Given improvement in outcomes with the addition of R, the German High Grade Non-Hodgkin Lymphoma Study Group (DSHNHL) explored a dose-intense regimen incorporating R based on previous data demonstrating improved outcomes in older patients treated with CHOP given every 14 days (CHOP-14)42. The RICOVER-60 trial randomized elderly (61–80 years) patients to receive 6 or 8 cycles of CHOP-14 with or without R. Six cycles of R-CHOP-14 significantly improved EFS, PFS, and OS in comparison to 6 cycles of CHOP-14. In addition, 6 cycles of R-CHOP-14 was superior to 8 cycles of R-CHOP-1443. This established R-CHOP-14 as the preferred regimen for elderly patients in Germany. A phase II study also assessed the feasibility and efficacy of a biweekly regimen, R-COMP-14 (rituximab, cyclophosphamide, non-pegylated liposome-encapsulated doxorubicin, vincristine and prednisone) in elderly patients (median age 73, range 62–82) with poor-risk DLBCL who also had moderate to high cardiac comorbidity44. Times to progression and OS at 4-years were 77% and 67%, respectively. The Age-adjusted Charlson Comorbidity Index (aaCCI) correlated with treatment failures with patients scoring ≤7 having a longer time to treatment failure (66% vs. 29%; P=0.009). Incidence of cardiac grade 3–5 adverse events was 17%. This demonstrates that R-COMP-14 is feasible in patients with cardiac co-morbidity.

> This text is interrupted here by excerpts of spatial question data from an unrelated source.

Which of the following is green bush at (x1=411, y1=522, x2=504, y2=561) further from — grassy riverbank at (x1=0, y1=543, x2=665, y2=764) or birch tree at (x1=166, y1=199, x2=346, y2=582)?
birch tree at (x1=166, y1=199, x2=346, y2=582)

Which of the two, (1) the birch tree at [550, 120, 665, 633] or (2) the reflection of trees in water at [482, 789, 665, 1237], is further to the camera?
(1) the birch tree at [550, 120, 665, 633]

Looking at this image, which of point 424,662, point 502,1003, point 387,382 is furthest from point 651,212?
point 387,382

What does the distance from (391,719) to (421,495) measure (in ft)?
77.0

The results of a randomized study comparing R-CHOP-14 to the standard R-CHOP-21 were presented by at the American Society of Clinical Oncology (ASCO) conference in 201145. In this trial, DLBCL patients (52% > 60 years of age) were randomized to either 8 cycles of standard R-CHOP-21 or 6 cycles of R-CHOP-14 plus granulocyte colony-stimulating factor (G-CSF) with two additional cycles of single agent R (similar to RICOVER-60). Overall response rates were similar between the 2 arms, and after a median follow-up of 37 months, PFS and OS were not significantly different. Subgroup analyses failed to identify a population of patients that benefited from the dose-dense R-CHOP. In particular, there was no benefit for R-CHOP-14 in the older age subgroup of DLBCL patients. At the 2011 American Society of Hematology (ASH) meeting, Dr. Pfreundschuh described a pharmacokinetically-optimized schedule of R-CHOP-14 that achieves high R levels early and maintains optimal serum levels over a prolonged period of time with 8 doses of R (SMARTE-R-CHOP-14)46. This trial showed a benefit of SMARTE-R-CHOP-14 when compared to historical controls (RICOVER-60) and suggested that prior trials of R-CHOP-14 may have been compromised by the shorter exposure to R when 8 applications are given every 2 weeks. However, randomized data are needed to determine whether pharmacokinetically-optimized R-CHOP-14 may provide benefits for elderly patients over R-CHOP-21.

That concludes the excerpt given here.